Er hatte recht mit seiner Vermutung. Nach etwa fünf Minuten sah Behrends durch die Fensterscheibe, dass sich die Beifahrertür des Mercedes-SUV öffnete und ein Mann im Laufschritt zur hiesigen Straßenseite herüberkam. Kurz verschwand er am rechten Fensterrand, dann öffnete sich die Tür, und er betrat das Lokal. Er tat so, als würde er sich bei Carolin nach etwas erkundigen. Sie nickte und zeigte mit einer Hand ein Stück die Straße nach rechts hinunter. Er bedankte sich höflich und ging wieder hinaus. Doch während er mit der jungen Bedienung sprach, tasteten seine Augen schnell und unauffällig die Räumlichkeit ab. Er ließ sich durch nichts anmerken, dass er Behrends entdeckt hatte, der scheinbar völlig ahnungslos und unbeteiligt sein Mittagessen verzehrte, ohne auch nur einmal aufzublicken. Doch Klaus Behrends hatte den Mann aus dem Augenwinkel heraus genau beobachtet. Der Kerl war ihm gänzlich unbekannt. Jedenfalls konnte er sich nicht erinnern, ihn schon einmal gesehen zu haben.

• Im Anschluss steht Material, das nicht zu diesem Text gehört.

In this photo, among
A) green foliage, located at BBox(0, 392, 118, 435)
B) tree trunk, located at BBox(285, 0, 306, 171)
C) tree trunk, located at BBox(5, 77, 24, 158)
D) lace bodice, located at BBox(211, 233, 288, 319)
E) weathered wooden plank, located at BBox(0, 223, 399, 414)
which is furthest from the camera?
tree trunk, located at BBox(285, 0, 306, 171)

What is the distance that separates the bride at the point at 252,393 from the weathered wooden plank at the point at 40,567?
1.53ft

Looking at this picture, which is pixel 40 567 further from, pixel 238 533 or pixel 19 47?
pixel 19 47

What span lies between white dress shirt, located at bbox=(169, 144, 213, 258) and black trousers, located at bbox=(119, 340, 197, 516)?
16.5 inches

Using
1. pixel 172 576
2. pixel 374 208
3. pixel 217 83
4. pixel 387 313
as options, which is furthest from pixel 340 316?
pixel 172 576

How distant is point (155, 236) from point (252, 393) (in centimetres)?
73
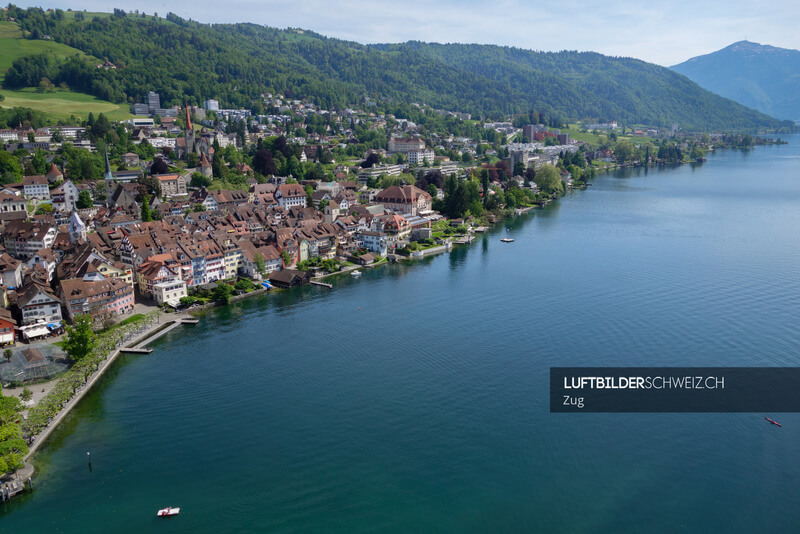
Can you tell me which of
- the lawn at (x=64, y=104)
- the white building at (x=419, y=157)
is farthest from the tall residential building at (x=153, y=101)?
the white building at (x=419, y=157)

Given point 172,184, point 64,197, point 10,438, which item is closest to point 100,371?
point 10,438

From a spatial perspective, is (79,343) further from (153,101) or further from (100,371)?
(153,101)

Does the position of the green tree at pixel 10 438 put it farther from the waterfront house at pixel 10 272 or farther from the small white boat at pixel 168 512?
the waterfront house at pixel 10 272

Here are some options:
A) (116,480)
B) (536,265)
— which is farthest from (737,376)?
(116,480)

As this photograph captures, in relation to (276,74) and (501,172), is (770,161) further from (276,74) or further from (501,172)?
(276,74)

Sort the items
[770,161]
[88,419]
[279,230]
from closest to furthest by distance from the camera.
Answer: [88,419] → [279,230] → [770,161]

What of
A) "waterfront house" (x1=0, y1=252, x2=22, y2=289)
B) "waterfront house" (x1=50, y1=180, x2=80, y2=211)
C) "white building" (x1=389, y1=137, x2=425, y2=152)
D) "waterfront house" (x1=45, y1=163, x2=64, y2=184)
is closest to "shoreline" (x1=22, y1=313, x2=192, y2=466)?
"waterfront house" (x1=0, y1=252, x2=22, y2=289)

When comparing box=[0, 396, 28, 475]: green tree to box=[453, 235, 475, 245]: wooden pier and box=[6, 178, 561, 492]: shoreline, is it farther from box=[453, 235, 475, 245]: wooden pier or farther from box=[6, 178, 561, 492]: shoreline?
box=[453, 235, 475, 245]: wooden pier
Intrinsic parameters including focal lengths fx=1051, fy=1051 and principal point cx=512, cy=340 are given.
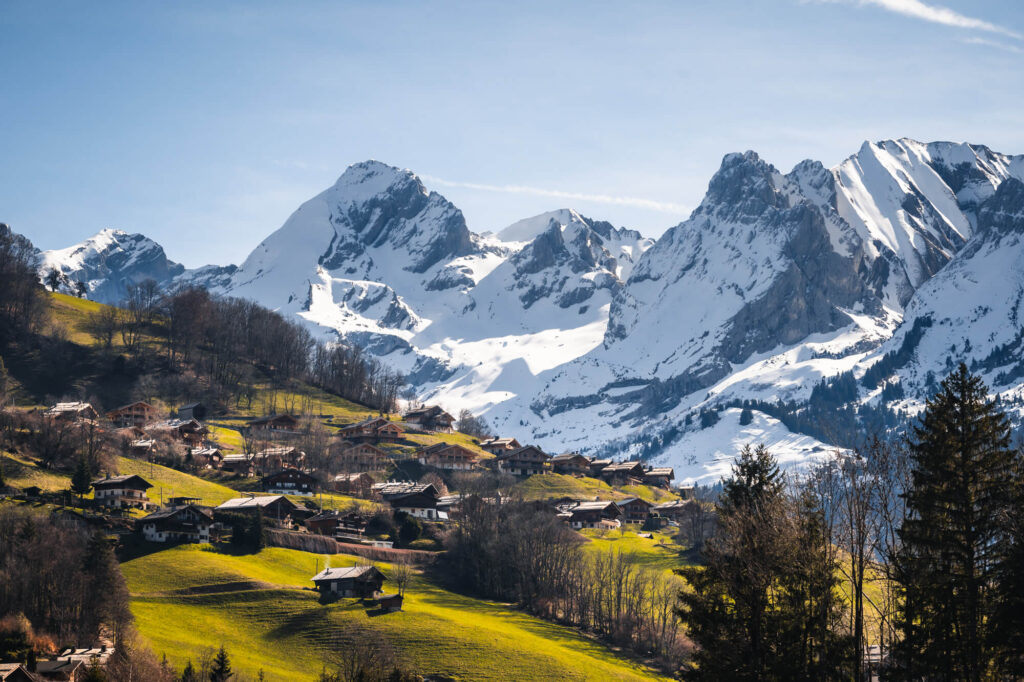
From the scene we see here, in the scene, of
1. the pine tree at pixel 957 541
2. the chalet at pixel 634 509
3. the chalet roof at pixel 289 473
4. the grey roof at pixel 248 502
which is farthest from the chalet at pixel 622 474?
the pine tree at pixel 957 541

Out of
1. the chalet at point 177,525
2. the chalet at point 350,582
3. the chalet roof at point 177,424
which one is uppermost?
the chalet roof at point 177,424

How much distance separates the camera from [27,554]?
7325 cm

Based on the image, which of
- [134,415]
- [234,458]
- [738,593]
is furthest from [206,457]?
[738,593]

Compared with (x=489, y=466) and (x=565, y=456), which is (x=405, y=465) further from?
(x=565, y=456)

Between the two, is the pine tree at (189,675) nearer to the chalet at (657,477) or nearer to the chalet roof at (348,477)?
the chalet roof at (348,477)

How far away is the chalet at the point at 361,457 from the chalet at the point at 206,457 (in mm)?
17891

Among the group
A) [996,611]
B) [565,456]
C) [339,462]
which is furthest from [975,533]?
[565,456]

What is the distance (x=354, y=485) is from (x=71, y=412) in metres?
34.6

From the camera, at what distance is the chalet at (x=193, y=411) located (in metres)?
150

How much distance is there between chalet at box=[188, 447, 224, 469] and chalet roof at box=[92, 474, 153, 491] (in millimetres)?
22423

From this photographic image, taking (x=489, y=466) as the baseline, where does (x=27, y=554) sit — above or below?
below

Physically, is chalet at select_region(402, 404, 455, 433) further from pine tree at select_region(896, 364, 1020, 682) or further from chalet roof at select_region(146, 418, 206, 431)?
pine tree at select_region(896, 364, 1020, 682)

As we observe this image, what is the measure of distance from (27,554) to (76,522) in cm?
1606

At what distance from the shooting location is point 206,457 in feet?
428
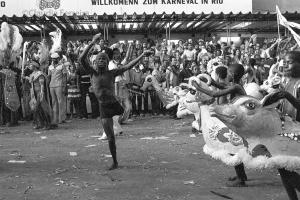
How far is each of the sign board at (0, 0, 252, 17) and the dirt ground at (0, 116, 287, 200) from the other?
8.24 m

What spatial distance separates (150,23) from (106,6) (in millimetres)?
1897

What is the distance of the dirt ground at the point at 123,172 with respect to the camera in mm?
6121

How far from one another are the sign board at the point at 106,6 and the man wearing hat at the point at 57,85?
4676mm

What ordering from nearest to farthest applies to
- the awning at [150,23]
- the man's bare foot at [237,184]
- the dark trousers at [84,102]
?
the man's bare foot at [237,184] < the dark trousers at [84,102] < the awning at [150,23]

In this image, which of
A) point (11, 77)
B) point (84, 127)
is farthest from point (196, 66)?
point (11, 77)

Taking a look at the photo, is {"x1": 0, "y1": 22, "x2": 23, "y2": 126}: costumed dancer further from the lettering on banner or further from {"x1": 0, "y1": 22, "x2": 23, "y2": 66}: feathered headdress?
the lettering on banner

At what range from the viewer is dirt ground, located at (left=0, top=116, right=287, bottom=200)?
6.12 metres

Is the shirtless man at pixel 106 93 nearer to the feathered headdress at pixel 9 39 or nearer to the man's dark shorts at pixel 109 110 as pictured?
the man's dark shorts at pixel 109 110

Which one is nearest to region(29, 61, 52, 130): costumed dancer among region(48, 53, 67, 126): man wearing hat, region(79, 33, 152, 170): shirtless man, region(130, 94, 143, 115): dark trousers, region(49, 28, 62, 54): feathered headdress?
region(48, 53, 67, 126): man wearing hat

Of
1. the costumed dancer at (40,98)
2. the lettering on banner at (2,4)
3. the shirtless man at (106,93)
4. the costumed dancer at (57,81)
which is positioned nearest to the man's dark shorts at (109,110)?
the shirtless man at (106,93)

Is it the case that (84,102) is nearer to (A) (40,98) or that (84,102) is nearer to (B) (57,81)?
(B) (57,81)

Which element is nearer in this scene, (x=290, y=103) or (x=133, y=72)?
(x=290, y=103)

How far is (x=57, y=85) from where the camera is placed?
553 inches

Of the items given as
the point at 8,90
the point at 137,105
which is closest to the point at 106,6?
the point at 137,105
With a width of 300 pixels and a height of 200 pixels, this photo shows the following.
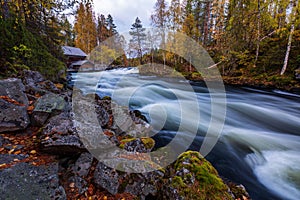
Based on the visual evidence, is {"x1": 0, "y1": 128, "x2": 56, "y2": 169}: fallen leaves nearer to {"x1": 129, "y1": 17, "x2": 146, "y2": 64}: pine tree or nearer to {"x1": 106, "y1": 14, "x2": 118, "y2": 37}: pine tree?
{"x1": 129, "y1": 17, "x2": 146, "y2": 64}: pine tree

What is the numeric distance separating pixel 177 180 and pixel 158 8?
21996mm

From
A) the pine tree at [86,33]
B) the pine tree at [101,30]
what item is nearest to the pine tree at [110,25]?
the pine tree at [101,30]

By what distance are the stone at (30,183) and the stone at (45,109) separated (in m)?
1.04

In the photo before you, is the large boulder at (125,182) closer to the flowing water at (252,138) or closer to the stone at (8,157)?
the stone at (8,157)

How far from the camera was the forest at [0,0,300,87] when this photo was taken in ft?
18.2

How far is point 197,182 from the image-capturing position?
78.2 inches

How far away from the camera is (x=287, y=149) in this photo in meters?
3.74

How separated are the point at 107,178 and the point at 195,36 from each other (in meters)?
22.5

Kaum hatte der Unbekannte den Gastraum verlassen, erhob sich Behrends und ging unauffällig aber zügig nach hinten zur Küche. Bodo Vollmer wartete bereits und winkte ihn zur Hintertür. Es war ja nicht das erste Mal, dass er bei seinem Freund „Fluchthelfer“ spielte. Draußen stand der dunkelblaue BMW 520 des Lokalbesitzers. Vollmer öffnete die Hintertür und sagte: „Schnell rein mit dir, und bleibe unten. Wo willst Du hin, nach Hause?“
„Nein. Nach Hause kann ich jetzt nicht. Zu gefährlich.“ Für Behrends war es mehr als naheliegend, dass seine Wohnung beobachtet wurde. Die Kerle waren ihm mit aller Wahrscheinlichkeit bereits von zu Hause gefolgt.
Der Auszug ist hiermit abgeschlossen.